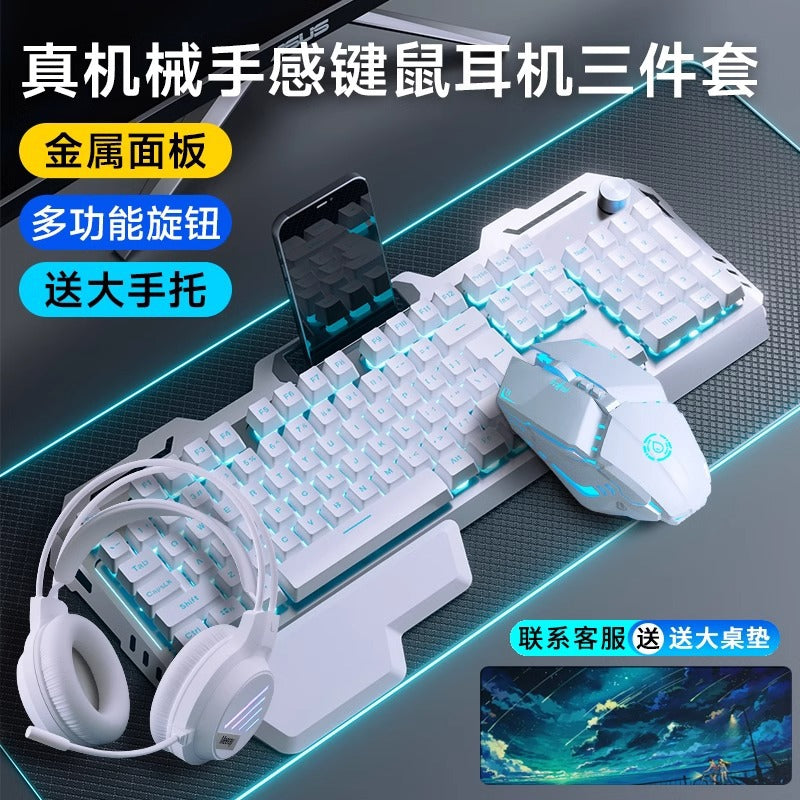 Mechanical Gaming Keyboard Mouse Headset Three-Piece Set - Wired PC E-Sports Combo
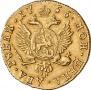 2 рубля 1756 года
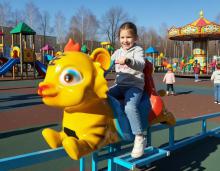 globpsort_animal.race_02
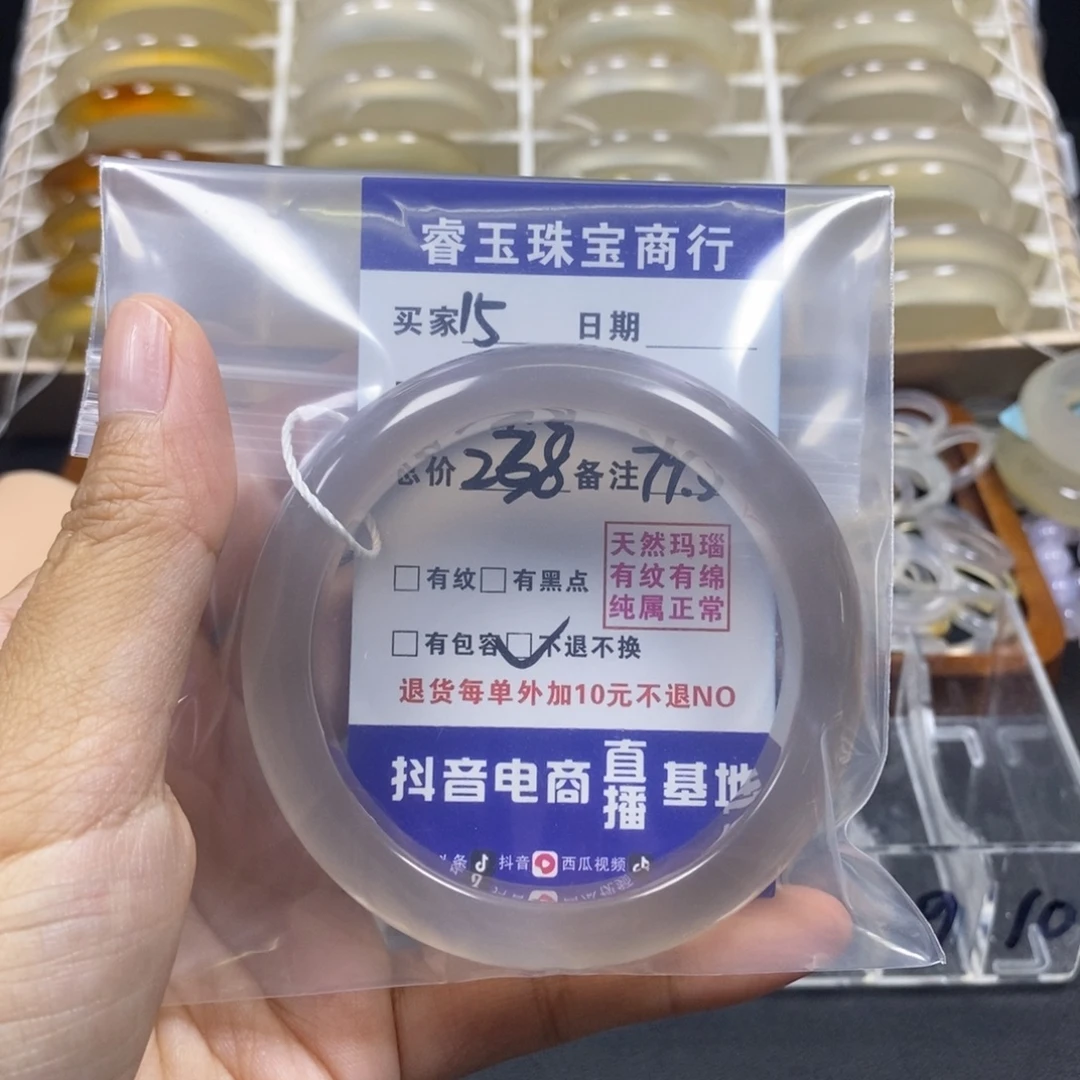 心***愿玛瑙/玉髓未镶嵌手镯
☆ ☆ ☆
The answer must be the full listing, exact in every line, with the pictures removed.

 Mechanical Gaming Keyboard Mouse Headset Three-Piece Set - Wired PC E-Sports Combo
 2 рубля 1756 года
 globpsort_animal.race_02
 心***愿玛瑙/玉髓未镶嵌手镯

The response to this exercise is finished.